== DATA EXTRACT ==
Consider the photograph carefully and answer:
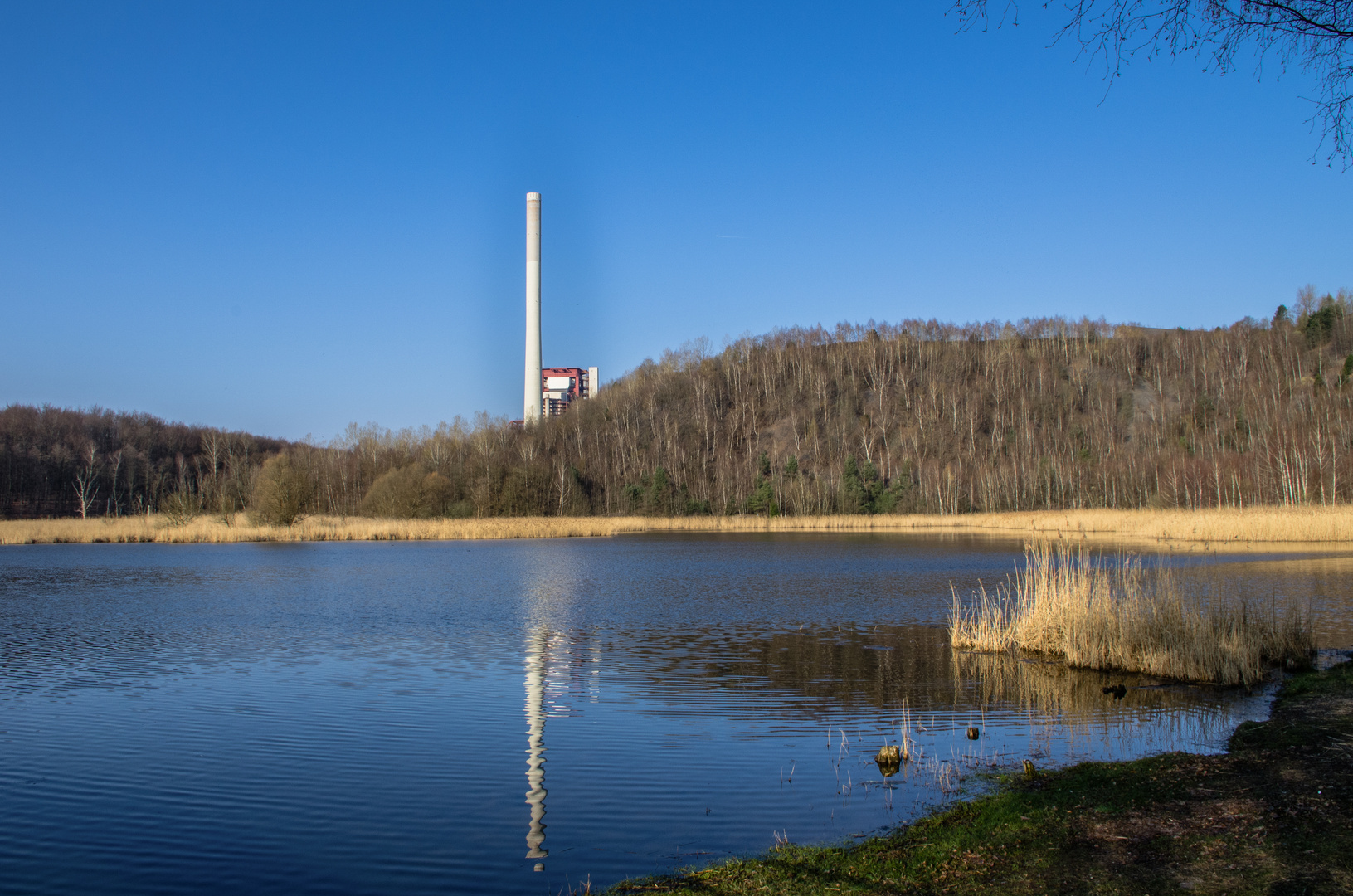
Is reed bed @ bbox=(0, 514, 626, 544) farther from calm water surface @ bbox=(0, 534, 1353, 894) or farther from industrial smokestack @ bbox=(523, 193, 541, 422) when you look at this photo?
industrial smokestack @ bbox=(523, 193, 541, 422)

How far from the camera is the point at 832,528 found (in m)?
54.5

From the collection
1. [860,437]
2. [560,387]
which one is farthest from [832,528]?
[560,387]

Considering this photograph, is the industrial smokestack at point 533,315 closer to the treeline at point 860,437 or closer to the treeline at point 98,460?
the treeline at point 860,437

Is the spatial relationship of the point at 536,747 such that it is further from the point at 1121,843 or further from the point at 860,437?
the point at 860,437

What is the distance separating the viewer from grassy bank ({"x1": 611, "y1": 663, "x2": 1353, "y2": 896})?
4398 mm

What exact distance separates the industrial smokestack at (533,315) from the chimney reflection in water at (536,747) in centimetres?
7900

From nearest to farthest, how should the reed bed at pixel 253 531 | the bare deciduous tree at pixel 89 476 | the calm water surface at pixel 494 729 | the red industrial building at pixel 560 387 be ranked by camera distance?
1. the calm water surface at pixel 494 729
2. the reed bed at pixel 253 531
3. the bare deciduous tree at pixel 89 476
4. the red industrial building at pixel 560 387

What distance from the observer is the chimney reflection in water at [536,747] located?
6.10 m

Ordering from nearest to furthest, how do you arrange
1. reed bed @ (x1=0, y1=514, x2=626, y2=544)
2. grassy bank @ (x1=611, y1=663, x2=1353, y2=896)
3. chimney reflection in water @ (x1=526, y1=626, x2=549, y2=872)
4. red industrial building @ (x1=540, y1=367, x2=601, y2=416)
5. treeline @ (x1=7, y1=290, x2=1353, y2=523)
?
grassy bank @ (x1=611, y1=663, x2=1353, y2=896)
chimney reflection in water @ (x1=526, y1=626, x2=549, y2=872)
reed bed @ (x1=0, y1=514, x2=626, y2=544)
treeline @ (x1=7, y1=290, x2=1353, y2=523)
red industrial building @ (x1=540, y1=367, x2=601, y2=416)

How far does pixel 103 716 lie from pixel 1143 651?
1197 cm

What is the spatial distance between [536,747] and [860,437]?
8298 centimetres

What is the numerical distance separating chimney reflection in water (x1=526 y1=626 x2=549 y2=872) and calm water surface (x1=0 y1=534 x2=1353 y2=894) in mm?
36

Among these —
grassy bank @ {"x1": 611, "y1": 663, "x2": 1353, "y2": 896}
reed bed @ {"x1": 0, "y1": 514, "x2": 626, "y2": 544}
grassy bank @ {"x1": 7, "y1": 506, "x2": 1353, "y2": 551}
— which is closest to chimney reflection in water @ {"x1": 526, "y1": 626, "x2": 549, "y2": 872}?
grassy bank @ {"x1": 611, "y1": 663, "x2": 1353, "y2": 896}

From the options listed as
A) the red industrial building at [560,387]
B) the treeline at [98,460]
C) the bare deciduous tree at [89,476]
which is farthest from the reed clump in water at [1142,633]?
the red industrial building at [560,387]
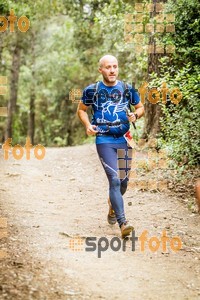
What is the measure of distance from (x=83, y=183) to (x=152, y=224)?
348 cm

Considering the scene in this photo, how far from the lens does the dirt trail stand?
4.46 meters

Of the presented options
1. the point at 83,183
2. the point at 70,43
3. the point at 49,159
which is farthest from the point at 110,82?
the point at 70,43

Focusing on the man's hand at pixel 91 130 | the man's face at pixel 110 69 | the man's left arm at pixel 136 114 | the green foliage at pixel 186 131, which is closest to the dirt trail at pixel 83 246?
the green foliage at pixel 186 131

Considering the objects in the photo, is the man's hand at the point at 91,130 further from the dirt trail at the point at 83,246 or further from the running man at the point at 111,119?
the dirt trail at the point at 83,246

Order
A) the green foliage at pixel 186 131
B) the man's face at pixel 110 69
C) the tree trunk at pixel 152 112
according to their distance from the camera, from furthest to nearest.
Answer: the tree trunk at pixel 152 112 < the green foliage at pixel 186 131 < the man's face at pixel 110 69

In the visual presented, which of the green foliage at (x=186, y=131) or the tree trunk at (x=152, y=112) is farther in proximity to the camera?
the tree trunk at (x=152, y=112)

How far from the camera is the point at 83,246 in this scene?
224 inches

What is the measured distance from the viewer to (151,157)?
11.1 meters

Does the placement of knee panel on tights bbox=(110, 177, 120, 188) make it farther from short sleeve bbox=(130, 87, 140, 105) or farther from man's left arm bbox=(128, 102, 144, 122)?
short sleeve bbox=(130, 87, 140, 105)

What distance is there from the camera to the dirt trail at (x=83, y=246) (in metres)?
4.46

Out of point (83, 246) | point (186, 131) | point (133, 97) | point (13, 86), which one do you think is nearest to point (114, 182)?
point (83, 246)

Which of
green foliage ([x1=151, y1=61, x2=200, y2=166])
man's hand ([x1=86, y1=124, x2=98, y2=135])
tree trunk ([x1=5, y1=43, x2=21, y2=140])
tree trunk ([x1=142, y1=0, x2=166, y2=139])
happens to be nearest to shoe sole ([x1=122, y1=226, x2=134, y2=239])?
man's hand ([x1=86, y1=124, x2=98, y2=135])

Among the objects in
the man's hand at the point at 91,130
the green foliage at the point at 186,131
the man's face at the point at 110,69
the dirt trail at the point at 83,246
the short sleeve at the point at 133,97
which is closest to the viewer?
the dirt trail at the point at 83,246

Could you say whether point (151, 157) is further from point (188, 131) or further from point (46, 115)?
point (46, 115)
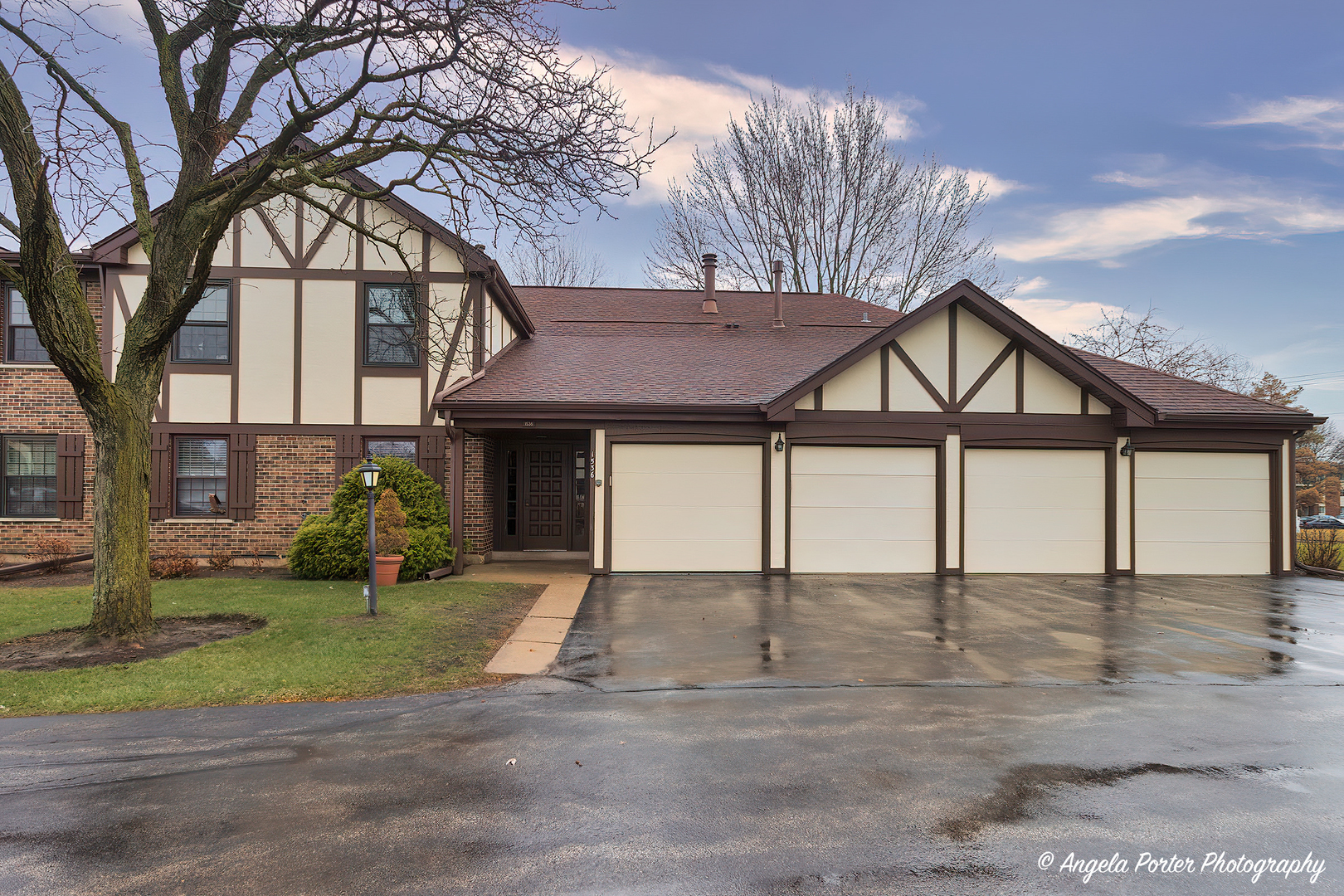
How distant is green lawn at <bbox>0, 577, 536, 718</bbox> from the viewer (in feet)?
18.8

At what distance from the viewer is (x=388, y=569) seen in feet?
36.7

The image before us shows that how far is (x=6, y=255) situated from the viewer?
13.2m

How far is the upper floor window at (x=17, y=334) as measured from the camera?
1341 cm

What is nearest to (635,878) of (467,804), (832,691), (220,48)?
(467,804)

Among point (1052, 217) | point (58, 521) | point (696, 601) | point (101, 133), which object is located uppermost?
point (1052, 217)

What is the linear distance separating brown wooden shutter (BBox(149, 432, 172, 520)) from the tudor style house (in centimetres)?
5

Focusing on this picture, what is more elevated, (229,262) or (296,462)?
(229,262)

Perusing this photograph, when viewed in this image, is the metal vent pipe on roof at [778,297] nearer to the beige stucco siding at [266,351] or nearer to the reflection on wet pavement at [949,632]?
the reflection on wet pavement at [949,632]

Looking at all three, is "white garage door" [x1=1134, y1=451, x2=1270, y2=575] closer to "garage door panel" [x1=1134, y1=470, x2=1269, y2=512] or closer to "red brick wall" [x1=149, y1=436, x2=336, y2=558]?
"garage door panel" [x1=1134, y1=470, x2=1269, y2=512]

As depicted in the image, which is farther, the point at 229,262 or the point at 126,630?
the point at 229,262

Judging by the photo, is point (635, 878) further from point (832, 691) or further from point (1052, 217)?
point (1052, 217)

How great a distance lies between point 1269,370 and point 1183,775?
42287 millimetres

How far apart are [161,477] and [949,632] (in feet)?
44.2

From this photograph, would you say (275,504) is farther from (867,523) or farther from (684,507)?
(867,523)
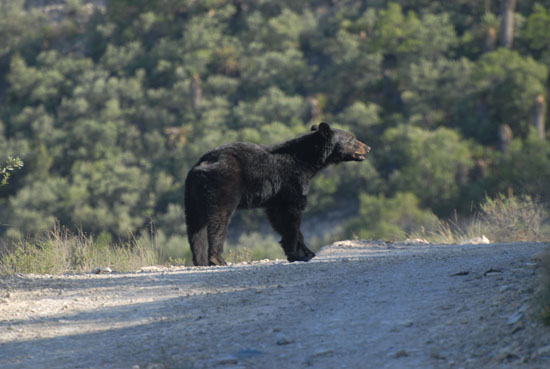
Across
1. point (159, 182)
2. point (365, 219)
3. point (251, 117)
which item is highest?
point (251, 117)

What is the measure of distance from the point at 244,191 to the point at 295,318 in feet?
12.7

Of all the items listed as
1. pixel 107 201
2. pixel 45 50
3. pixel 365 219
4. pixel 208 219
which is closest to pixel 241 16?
pixel 45 50

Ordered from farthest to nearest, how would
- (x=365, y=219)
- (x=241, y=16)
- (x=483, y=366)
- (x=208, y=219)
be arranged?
(x=241, y=16), (x=365, y=219), (x=208, y=219), (x=483, y=366)

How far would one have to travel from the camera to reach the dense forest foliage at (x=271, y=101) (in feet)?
120

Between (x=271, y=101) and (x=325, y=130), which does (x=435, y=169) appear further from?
(x=325, y=130)

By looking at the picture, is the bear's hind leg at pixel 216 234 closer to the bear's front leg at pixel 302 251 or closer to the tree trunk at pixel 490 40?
the bear's front leg at pixel 302 251

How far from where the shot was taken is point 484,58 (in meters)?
39.0

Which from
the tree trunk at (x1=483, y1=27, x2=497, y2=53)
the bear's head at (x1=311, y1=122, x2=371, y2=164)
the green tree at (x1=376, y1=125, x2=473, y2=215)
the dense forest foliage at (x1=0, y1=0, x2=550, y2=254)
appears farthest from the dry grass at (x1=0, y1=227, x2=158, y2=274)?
the tree trunk at (x1=483, y1=27, x2=497, y2=53)

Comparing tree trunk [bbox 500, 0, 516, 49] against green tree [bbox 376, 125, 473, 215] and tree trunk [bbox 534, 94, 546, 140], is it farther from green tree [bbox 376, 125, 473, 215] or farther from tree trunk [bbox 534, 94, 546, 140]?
tree trunk [bbox 534, 94, 546, 140]

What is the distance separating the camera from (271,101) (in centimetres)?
4653

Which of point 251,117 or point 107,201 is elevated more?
point 251,117

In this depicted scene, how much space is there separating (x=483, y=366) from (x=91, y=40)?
59.6 metres

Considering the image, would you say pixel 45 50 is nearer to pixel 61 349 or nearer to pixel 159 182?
pixel 159 182

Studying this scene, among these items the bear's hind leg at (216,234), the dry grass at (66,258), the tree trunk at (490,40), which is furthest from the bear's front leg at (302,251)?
the tree trunk at (490,40)
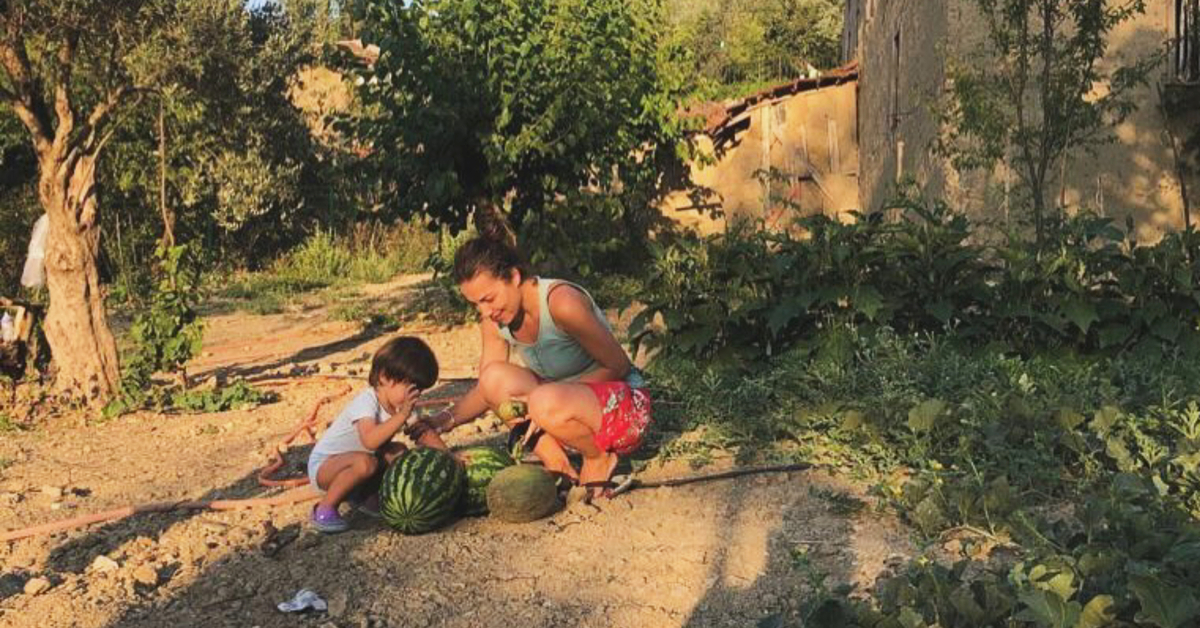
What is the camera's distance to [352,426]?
4617 mm

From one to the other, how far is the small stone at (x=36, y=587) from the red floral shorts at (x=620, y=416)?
6.99 ft

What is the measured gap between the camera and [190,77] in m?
8.22

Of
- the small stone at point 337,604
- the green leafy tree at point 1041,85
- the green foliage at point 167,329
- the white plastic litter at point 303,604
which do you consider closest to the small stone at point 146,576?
the white plastic litter at point 303,604

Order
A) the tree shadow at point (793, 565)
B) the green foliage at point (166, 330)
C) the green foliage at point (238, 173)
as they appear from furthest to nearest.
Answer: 1. the green foliage at point (238, 173)
2. the green foliage at point (166, 330)
3. the tree shadow at point (793, 565)

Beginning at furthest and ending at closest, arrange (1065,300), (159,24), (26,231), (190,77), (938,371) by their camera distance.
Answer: (26,231)
(190,77)
(159,24)
(1065,300)
(938,371)

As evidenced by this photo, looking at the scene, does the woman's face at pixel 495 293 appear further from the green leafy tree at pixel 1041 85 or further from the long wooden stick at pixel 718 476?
the green leafy tree at pixel 1041 85

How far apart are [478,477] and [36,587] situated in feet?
5.48

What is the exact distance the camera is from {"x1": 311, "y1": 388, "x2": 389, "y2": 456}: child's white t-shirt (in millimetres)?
4578

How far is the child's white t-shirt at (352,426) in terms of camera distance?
4.58 meters

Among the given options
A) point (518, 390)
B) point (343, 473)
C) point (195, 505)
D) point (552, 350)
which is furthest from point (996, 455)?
point (195, 505)

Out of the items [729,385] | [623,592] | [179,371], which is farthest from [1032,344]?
[179,371]

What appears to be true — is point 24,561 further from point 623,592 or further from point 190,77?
point 190,77

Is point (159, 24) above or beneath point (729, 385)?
above

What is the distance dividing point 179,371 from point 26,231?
28.6 ft
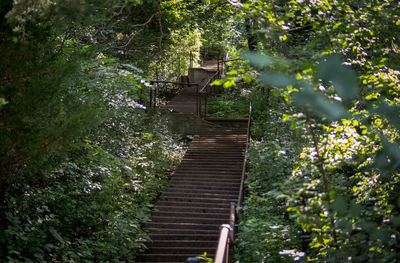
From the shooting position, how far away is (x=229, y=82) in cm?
230

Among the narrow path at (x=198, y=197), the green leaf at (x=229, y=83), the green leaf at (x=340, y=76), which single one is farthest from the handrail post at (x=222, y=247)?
the narrow path at (x=198, y=197)

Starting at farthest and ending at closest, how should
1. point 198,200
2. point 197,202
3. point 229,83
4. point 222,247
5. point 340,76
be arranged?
point 198,200 < point 197,202 < point 222,247 < point 229,83 < point 340,76

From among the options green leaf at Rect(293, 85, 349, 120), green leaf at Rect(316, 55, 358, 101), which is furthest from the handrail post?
green leaf at Rect(316, 55, 358, 101)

== TASK PROMPT ==
Starting with the line that contains "Beginning at furthest", reproduce every line down to the end of the listing above, both endpoints included. Pictures stay out.

== COMPLETED TASK ==
Beginning at furthest and ending at closest, arrange (1065,300), (159,24), (26,231), (190,77), (938,371) by their camera distance.
Answer: (26,231)
(190,77)
(159,24)
(1065,300)
(938,371)

As evidenced by this photo, looking at the scene, does the woman's face at pixel 495 293 appear further from the green leafy tree at pixel 1041 85 or further from the long wooden stick at pixel 718 476?
the green leafy tree at pixel 1041 85

How far apart are [478,477] and [36,587] situated in feet?
5.48

What is the exact distance the camera is from {"x1": 311, "y1": 388, "x2": 389, "y2": 456}: child's white t-shirt (in millimetres)?
4578

How far is the child's white t-shirt at (352,426) in terms of camera distance?
4.58 meters

Among the given options
A) point (518, 390)
B) point (343, 473)
C) point (195, 505)
D) point (552, 350)
which is furthest from point (996, 455)?
point (195, 505)

Out of the items [729,385] | [623,592] | [179,371], which is farthest from [1032,344]?
[179,371]

What appears to be true — is point 24,561 further from point 623,592 or further from point 190,77?
point 190,77

Is point (159, 24) above or beneath point (729, 385)?
above

What is the distance dividing point 179,371 from point 26,231?
28.6 ft
From the shooting position, how far away is (x=229, y=82) in cm?
230

Among the narrow path at (x=198, y=197), the green leaf at (x=229, y=83), the green leaf at (x=340, y=76), which single one is farthest from the handrail post at (x=222, y=247)?
the narrow path at (x=198, y=197)

Starting at farthest and ending at closest, how should
1. point 198,200
2. point 197,202
3. point 229,83
4. point 222,247
5. point 340,76
be arranged?
point 198,200 < point 197,202 < point 222,247 < point 229,83 < point 340,76

From among the options green leaf at Rect(293, 85, 349, 120), green leaf at Rect(316, 55, 358, 101), which is furthest from the handrail post?
green leaf at Rect(316, 55, 358, 101)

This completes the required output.